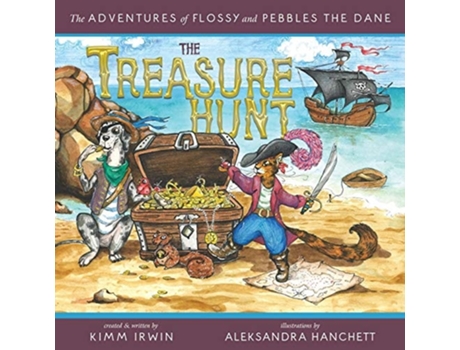 Livro The Treasure Hunt De Kimm Irwin (inglês)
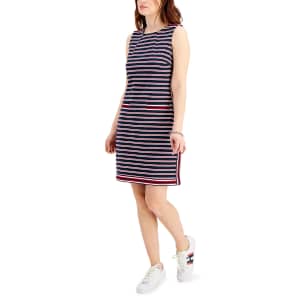 Tommy Hilfiger Women's Striped Sleeveless Dress for $26 Tommy Hilfiger Women's Striped Sleeveless Dress for $26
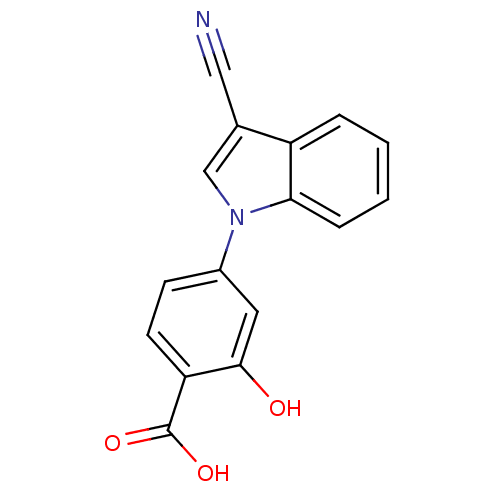 Chemical structure of BindingDB Monomer ID 153042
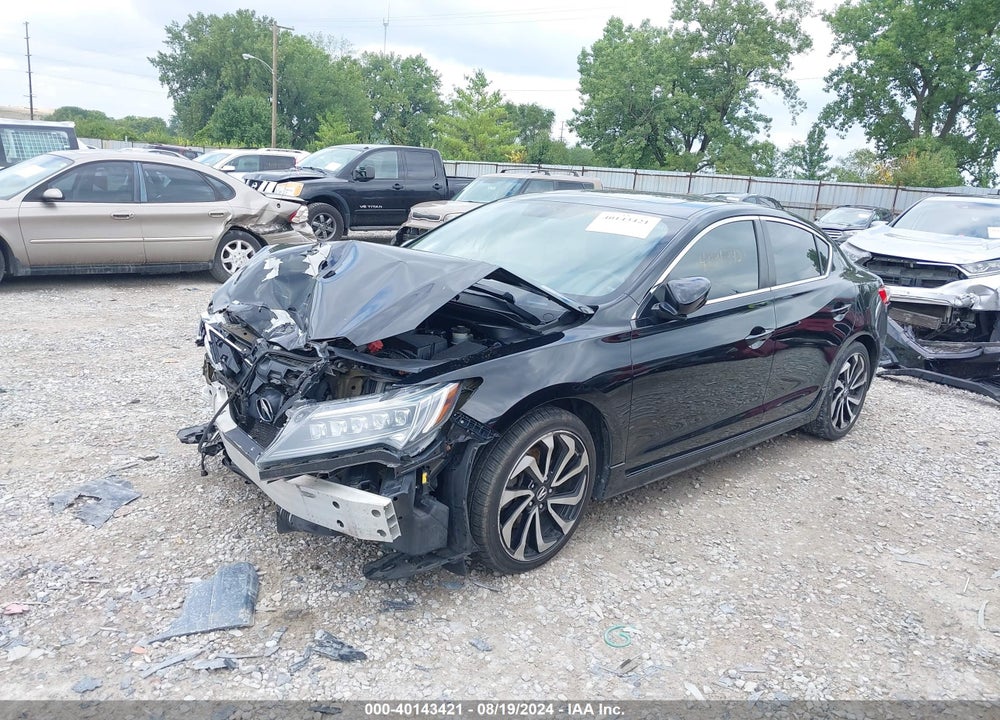 2016 ACURA ILX PREMIUM A-SPEC PACKAGES/TECHNOLOGY PLUS A-SPEC PACKAGES VIN: 19UDE2F81GA003569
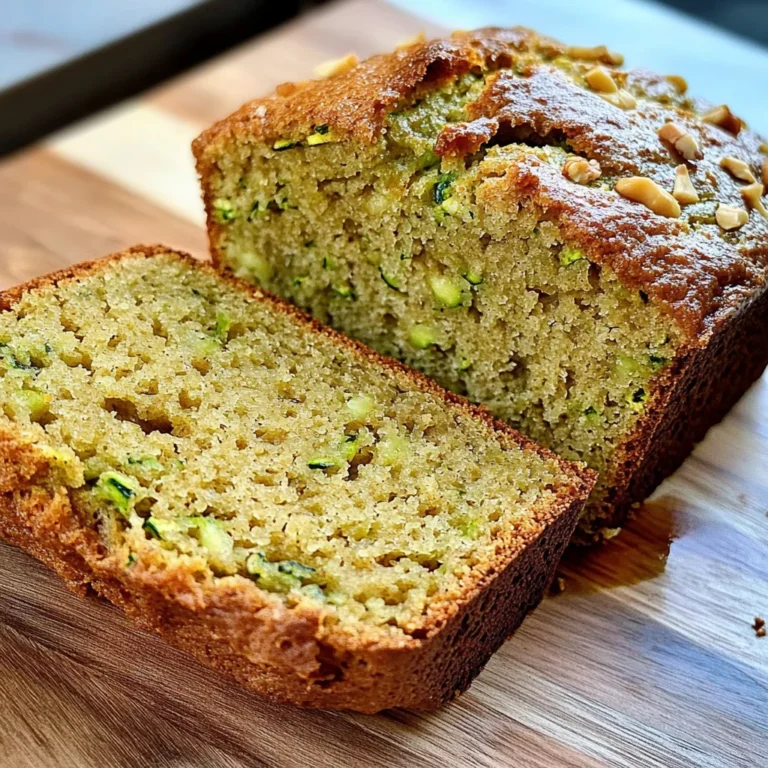 Greek Yogurt Zucchini Bread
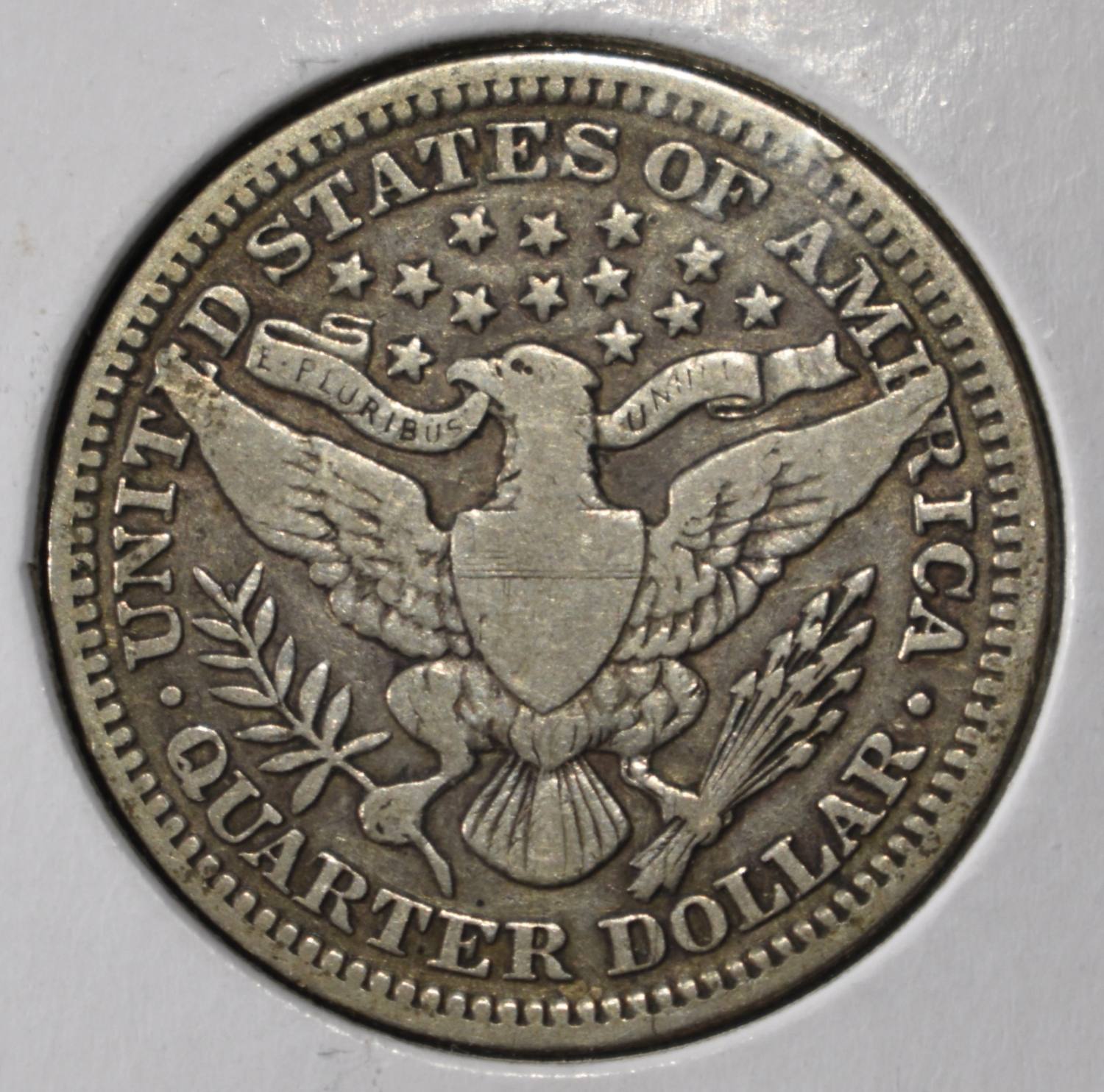 1911 BARBER QUARTER XF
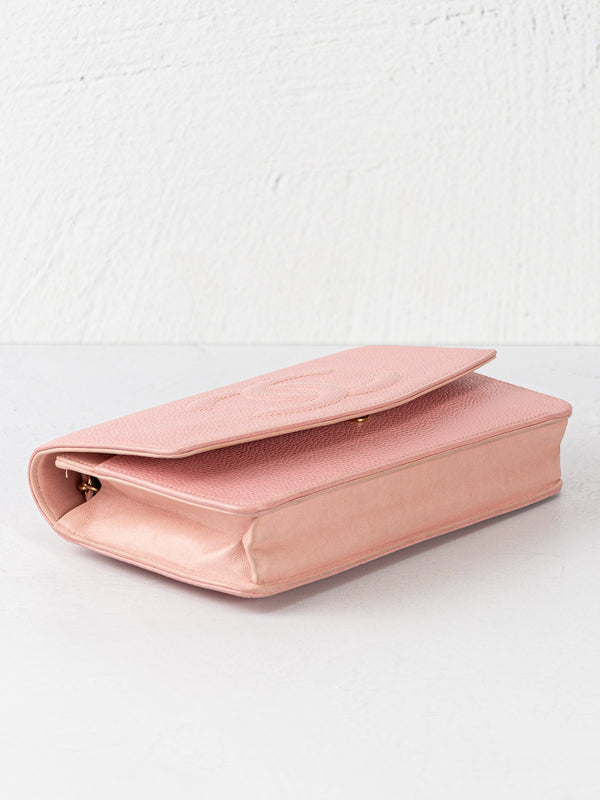 Chanel Timeless Wallet On Chain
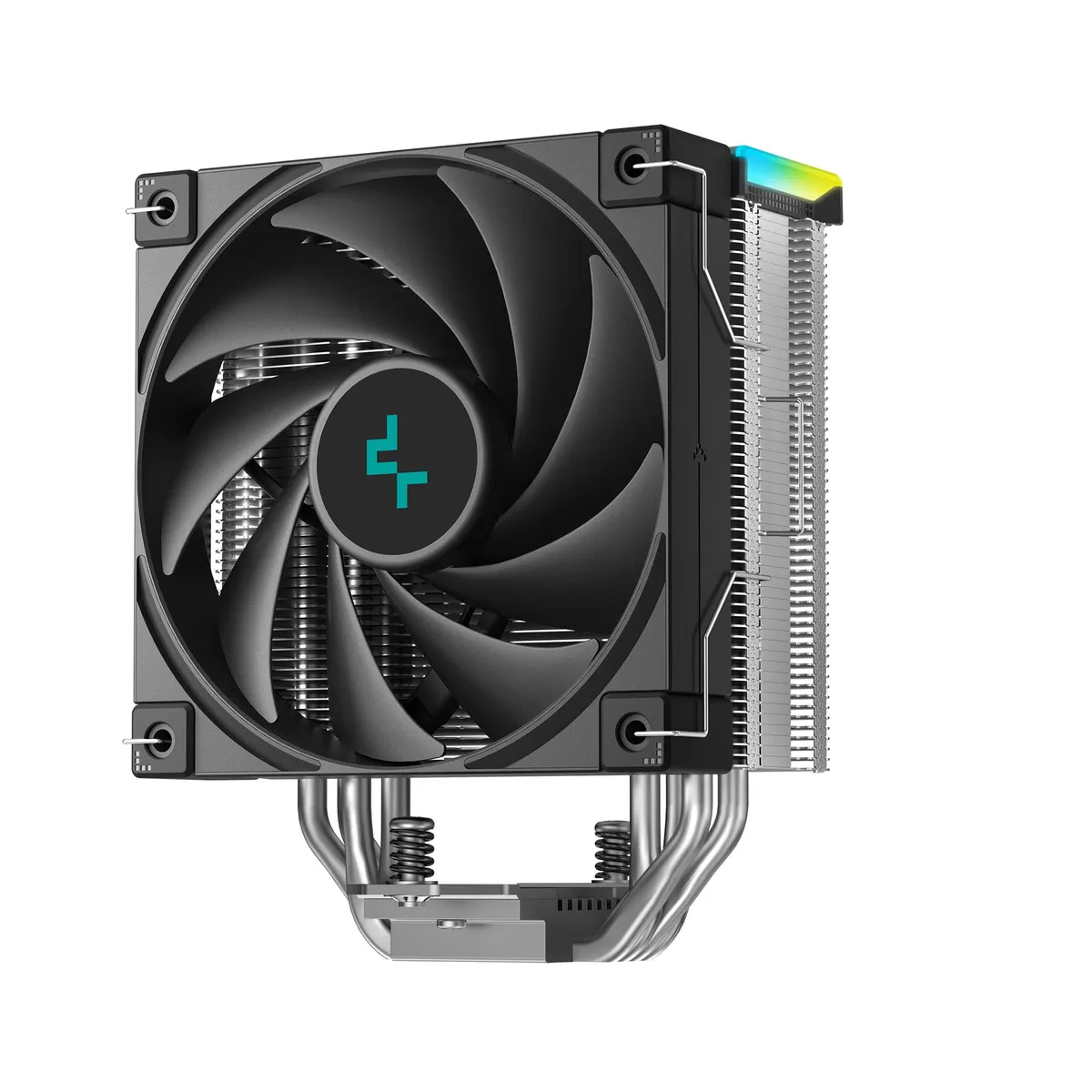 Кулер процесорний DeepCool AK400 Digital SE Black (R-AK400-BKADMN-GJD) - мініатюра 8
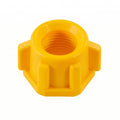 Tuerca de 3/8" para Portapico Color Amarillo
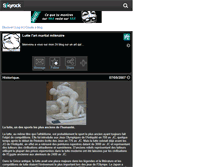 Tablet Screenshot of italianbulldog2.skyrock.com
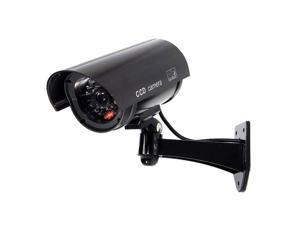 Simulation Camera Fake CCTV Surveillance Cameras with Flashing LED light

^^^^^^^^

**Directions:** Reproduce, word for word, the part of the items that opens with the first line and closes with the line containing "Chemical structure of", including both of those lines. Leave the pictures out of your answer.

**Task response:**
 Livro The Treasure Hunt De Kimm Irwin (inglês)
 Tommy Hilfiger Women's Striped Sleeveless Dress for $26 Tommy Hilfiger Women's Striped Sleeveless Dress for $26
 Chemical structure of BindingDB Monomer ID 153042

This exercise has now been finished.